The Qantas heavies are finally free of BA and they are certainly cashing in if the latest annual report and notice of meeting for the forthcoming AGM is any guide.
Gee Qantas knows a good deal when it sees one. The board that is. There’s British Airways, now departed back to London, a very rapidly receding memory and what does the board propose in the notice of meeting?
Nothing more than propose showering more largess on non-executive directors and on the two most senior executives, Geoff Dixon and Peter Gregg. While the notice was on the ComSec website it wasn’t on the Qantas website Monday afternoon.
Approval is being sought to award CEO Dixon 450,000 deferred shares and a further 450,000 performance rights over the next three years to the end of the 2006-2007 year (his recently signed new contract expires on July 1, 2007. Cunning that. His pay won’t appear until the 2007-2008 annual report!)
At current prices they would be worth more than $3.1 million dollars in 2007. That’s equal to another 18 months or so pay under the deal revealed last month that sees Dixon being paid $2 million a year. He could also get a bonus of up to 60% of that figure. The basic salary could rise from year to year, lifting the bonus, so long as certain yardsticks are met.
This is Qantas’ statement on Dixon’s re-signing last months – Dixon re-signs
Dixon also has $6.7 million in retirement benefits and several hundred thousand shares under previous executive incentive plans.
Peter Gregg, the company’s chief financial officer will be offered 270,000 deferred shares and 270,000 performance rights. At current prices these have a value of around $1.7 million. Nice.
The notice of meeting reveals that the board wants to lift the approved maximum amount available for non executive directors from $1.5 million to $2.5 million. It says that if the board had a maximum number of directors, plus paid the chairman, “Dame’ Margaret her $400,000, and the $100,000 a year each to other independents, and the money it pays to board committee chairmen and members (but not the ‘Dame’), then the total amount payable would be $1.52 million. And some of that could not be paid because shareholder approval has only been given for $1.5 million. Qantas said $1.456 million was actually paid in 2003-2004. Non executive directors also get superannuation and “industry standard travel entitlements”.

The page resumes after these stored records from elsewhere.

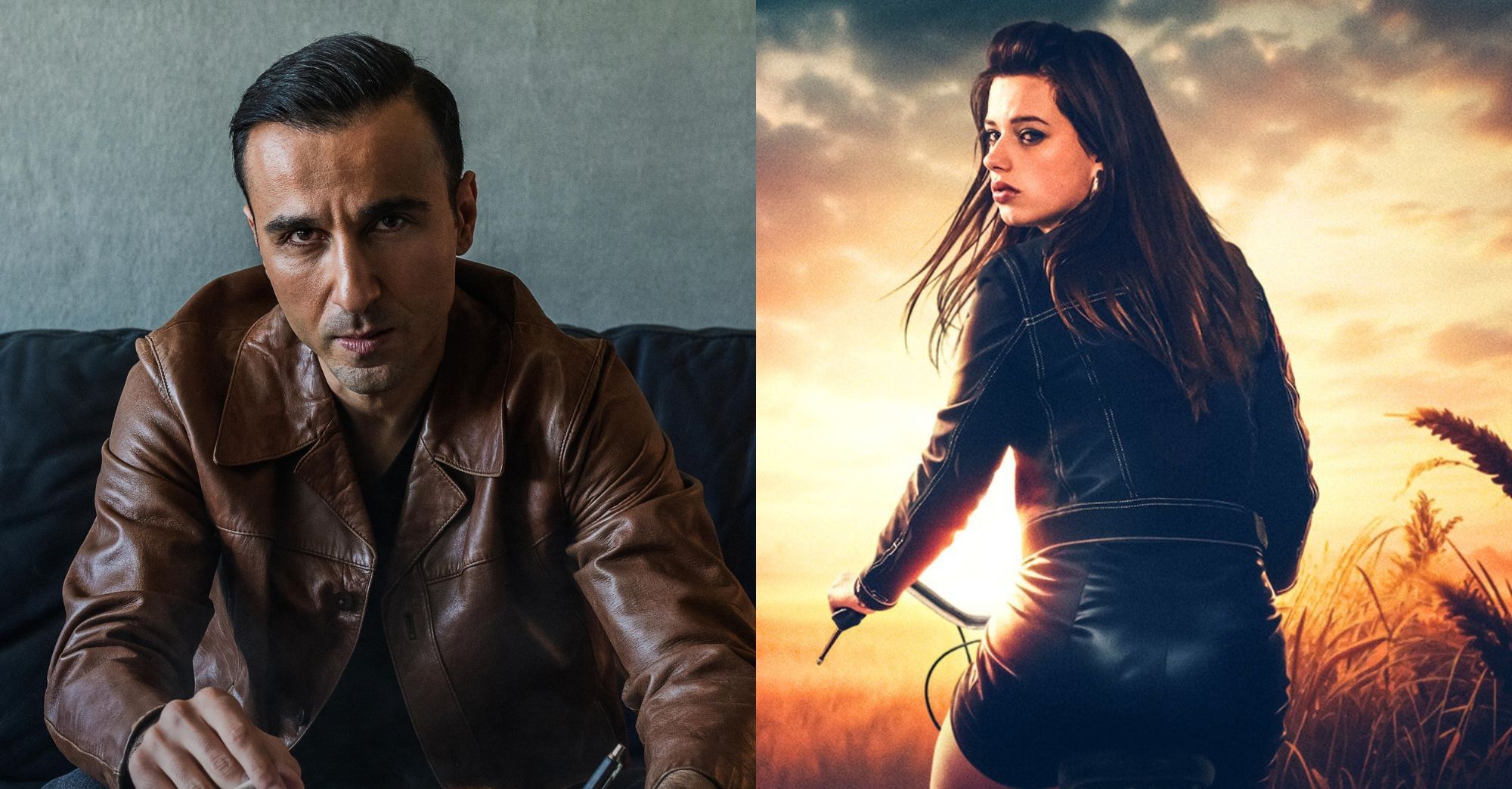 Nordic Noir Shows Like Secrets We Keep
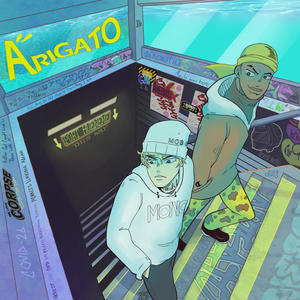 ARIGATO (Explicit)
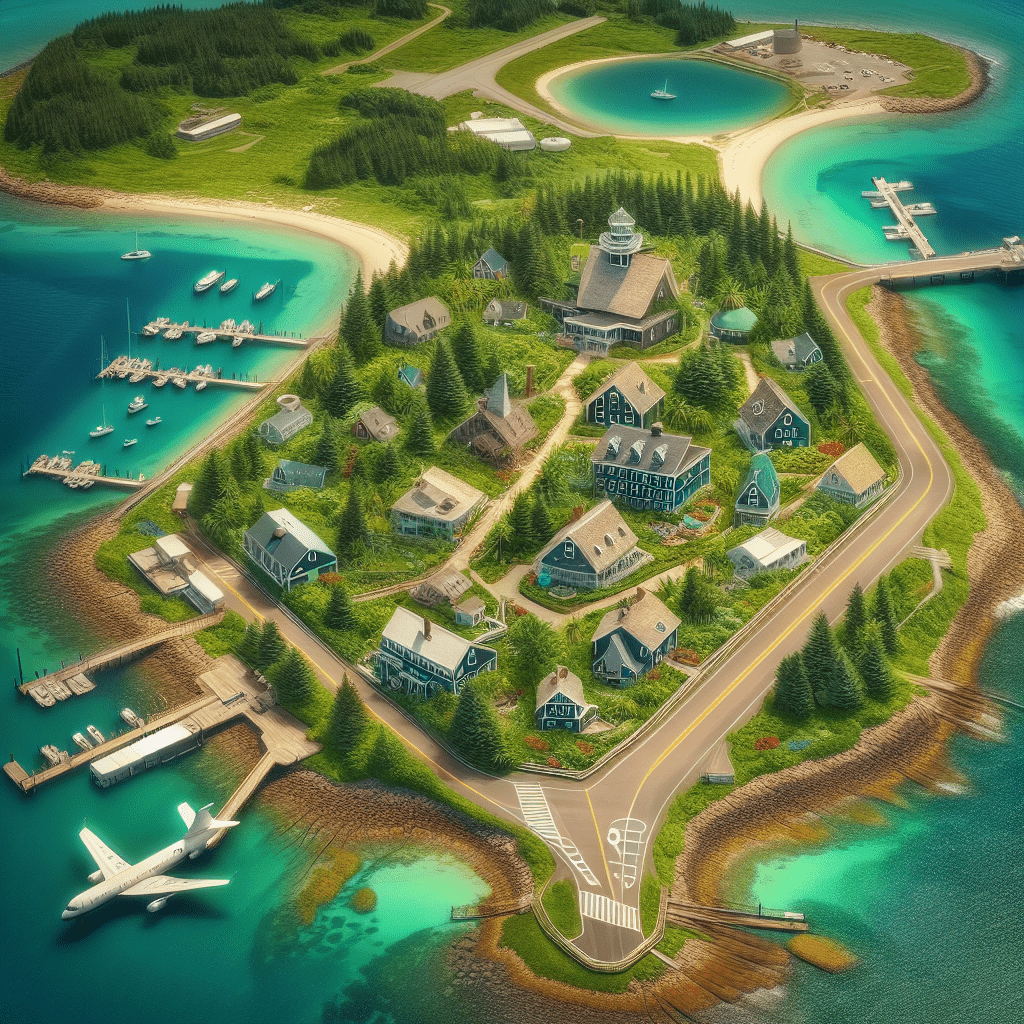 Ankünfte am Flughafen Block Island(BID)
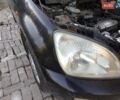 Черный Чери Тигго, объемом двигателя 2 л и пробегом 171 тыс. км за 5000 $, фото 5 на Automoto.ua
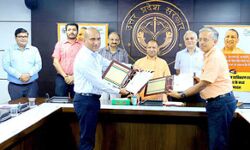 भाविप्रा करेगा UP में पांच नये एयरपोर्ट को संचालन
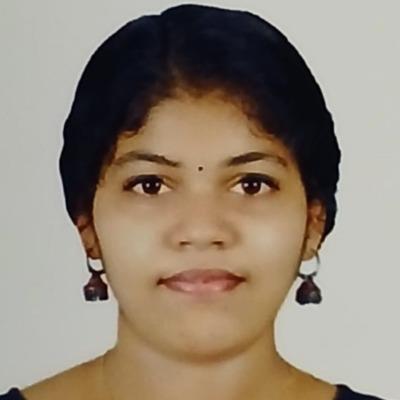 SIVARANJINI T M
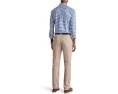 Брюки чиносы Vineyard Vines Chilmark Chino с эластичным поясом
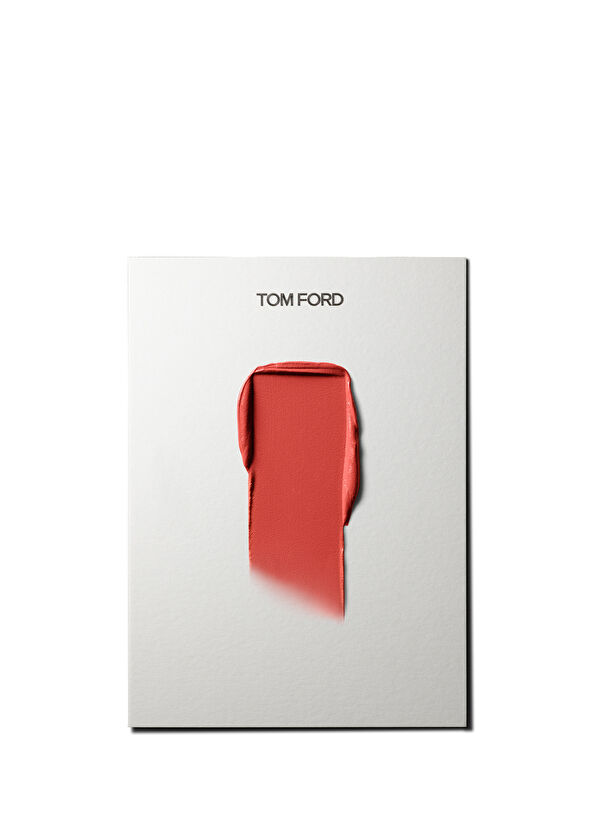 Tom Ford Lip Color Stylo Matte - 114 Peach Suede - 2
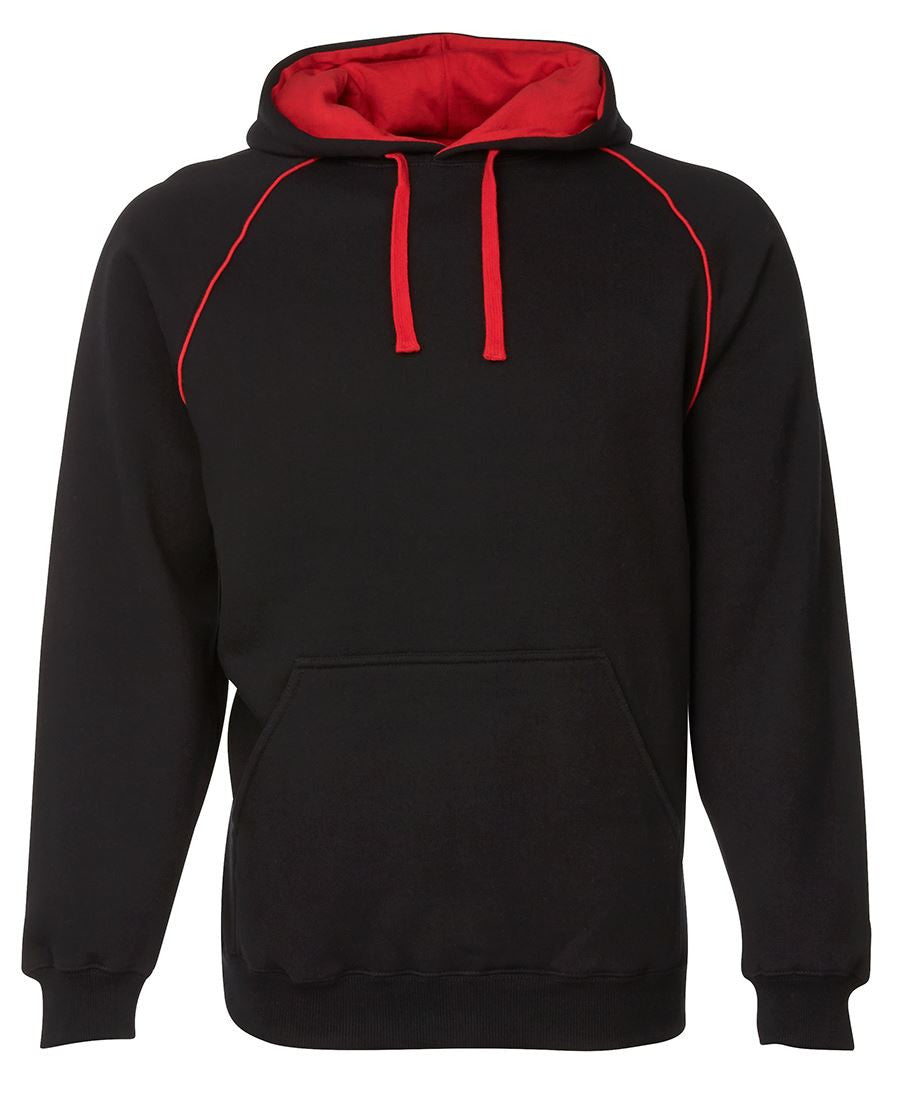 Fleece-Hoodie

The ‘Dame’, along with Mike Codd, Patricia Cross and James Packer are up for -re-election (Cross and Packer were appointed during the year). Does James Packer get paid and does her receive super and the ‘travel arrangement’? He doesn’t at PBL.
And remember that Dixon and the board, led by ‘Dame’ Margaret Jackson generously gave the staff a bonus of $1,000 each and committed themselves to spending $50 million on generous family and life balance measures over the next three years. That doesn’t include bunk beds and dormitories for the mooted brawl with staff in December, does it?
Rumors of plans for a brawl with staff over the new London international crew base continue to be the subject of comment as one correspondent reported over the weekend.
“In anticipation of major industrial action when their plan to force cabincrew to relocate to London comes into effect on December 17, Qantas want office staff to be able to serve as cabin crew and thereby defeat the strike.”
And this is what Crikey reported one insider as saying last week:
“The airline is going into defensive mode. With the proposed London base (49 have signed up for 480 slots) and the expected industrial troubles with the international cabin crew at Christmas, the ‘black widow’ (otherwise known as Lesley Grant GM customer service) has moved domestic crew to all regional flying on Airbus A330-300 and Boeing 767 (Hong Kong, Singapore, Tokyo) from October onwards. At the same time she offers leave without pay to international crew. In addition she has trained 700 strike breakers on fixed term contracts (in addition to office staff) for 10 months.”
“Would not suggest to anyone to book/fly Qantas international around Christmas. It is going to get ugly one way or another. A point confirmed in today’s Sydney Morning Herald.”